Director Chris Nelson doesn’t seem that interested in what could have been the film’s most obvious source of comedy. Watching Brooks on various dates plays out more like an obligation wrapped up in tidy montages. We all know how this is going to play out, but it’s odd that the whole idea of the film is more window dressing for a standard rom-com.
At least Nelson’s instincts aren’t wrong when the focus is on Centineo and Marano. Celia is written like a guy’s version of a teen feminist who just needs to find the right guy to be happy. Sure Celia says the right things and has a feminist slant, but deep down Bloom and Green aren’t sure how to portray her. Fortunately, Marano is a flexible performer able to maneuver through the script inconsistencies with ease.
Centineo continues to channel a young Mark Ruffalo in his rom-com days. Even if Centineo never reaches A-list, Academy Award nominee status, he’ll never be struggling to find gigs between Netflix, Hallmark and Lifetime. He’s got an immensely likable presence even when Brooks is making frustrating decisions.
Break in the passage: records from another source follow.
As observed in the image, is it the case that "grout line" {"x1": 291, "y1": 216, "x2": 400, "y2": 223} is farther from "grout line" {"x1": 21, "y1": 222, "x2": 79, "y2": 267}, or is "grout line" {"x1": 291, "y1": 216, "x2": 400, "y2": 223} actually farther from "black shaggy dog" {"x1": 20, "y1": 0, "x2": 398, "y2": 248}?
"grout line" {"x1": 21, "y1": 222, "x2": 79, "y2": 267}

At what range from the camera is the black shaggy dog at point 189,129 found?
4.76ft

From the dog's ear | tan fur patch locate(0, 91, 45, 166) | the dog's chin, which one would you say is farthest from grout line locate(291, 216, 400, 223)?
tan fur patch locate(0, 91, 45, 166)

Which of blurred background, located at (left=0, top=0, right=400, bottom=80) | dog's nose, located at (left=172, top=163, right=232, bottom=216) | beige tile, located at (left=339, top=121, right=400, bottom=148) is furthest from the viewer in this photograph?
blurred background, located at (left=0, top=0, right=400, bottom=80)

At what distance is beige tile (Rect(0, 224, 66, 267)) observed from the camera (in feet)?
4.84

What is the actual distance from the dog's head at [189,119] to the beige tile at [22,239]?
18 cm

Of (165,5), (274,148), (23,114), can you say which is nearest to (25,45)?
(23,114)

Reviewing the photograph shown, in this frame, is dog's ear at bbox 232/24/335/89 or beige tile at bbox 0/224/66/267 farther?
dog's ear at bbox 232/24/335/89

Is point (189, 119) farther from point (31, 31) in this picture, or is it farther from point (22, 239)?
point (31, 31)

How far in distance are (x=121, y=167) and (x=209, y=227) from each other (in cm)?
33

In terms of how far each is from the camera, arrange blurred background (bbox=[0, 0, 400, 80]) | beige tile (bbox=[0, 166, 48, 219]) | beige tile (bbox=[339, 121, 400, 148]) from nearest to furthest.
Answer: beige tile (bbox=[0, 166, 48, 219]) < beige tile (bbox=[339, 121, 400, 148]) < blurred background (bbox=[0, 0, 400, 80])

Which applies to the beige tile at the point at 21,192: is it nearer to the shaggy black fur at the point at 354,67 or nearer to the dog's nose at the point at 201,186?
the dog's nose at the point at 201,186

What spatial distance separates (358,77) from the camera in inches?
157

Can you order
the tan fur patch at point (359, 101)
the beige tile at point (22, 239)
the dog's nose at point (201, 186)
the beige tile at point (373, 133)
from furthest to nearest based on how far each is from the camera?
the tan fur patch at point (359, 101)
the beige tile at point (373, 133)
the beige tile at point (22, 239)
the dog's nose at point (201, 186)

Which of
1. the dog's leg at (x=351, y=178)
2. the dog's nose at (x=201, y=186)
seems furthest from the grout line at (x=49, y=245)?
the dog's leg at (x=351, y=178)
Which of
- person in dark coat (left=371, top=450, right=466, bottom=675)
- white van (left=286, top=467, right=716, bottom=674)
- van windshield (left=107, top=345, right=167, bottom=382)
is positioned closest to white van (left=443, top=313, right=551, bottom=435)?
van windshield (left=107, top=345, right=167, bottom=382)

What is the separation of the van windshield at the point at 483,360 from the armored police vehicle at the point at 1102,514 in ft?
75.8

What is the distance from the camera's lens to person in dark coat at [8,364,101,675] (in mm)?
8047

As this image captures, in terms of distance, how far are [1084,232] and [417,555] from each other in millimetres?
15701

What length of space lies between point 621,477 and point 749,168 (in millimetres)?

I’m keeping with these teen Netflix original the lone minority character with a supporting role is also gay. Too often the persons of color with names and speaking roles have to be gay now as if there’s some representation quota checklist. Yes there are POCs who are part of the LGBT community, but it feels cheap and disingenuous to the point it’s cliche.
The Perfect Date is perfectly fine for younger fans of the genre or those who don’t care if they’re able to correctly predict everything that will happen within 10 minutes. The cast is charming enough to enjoy despite its lack of genuine surprises.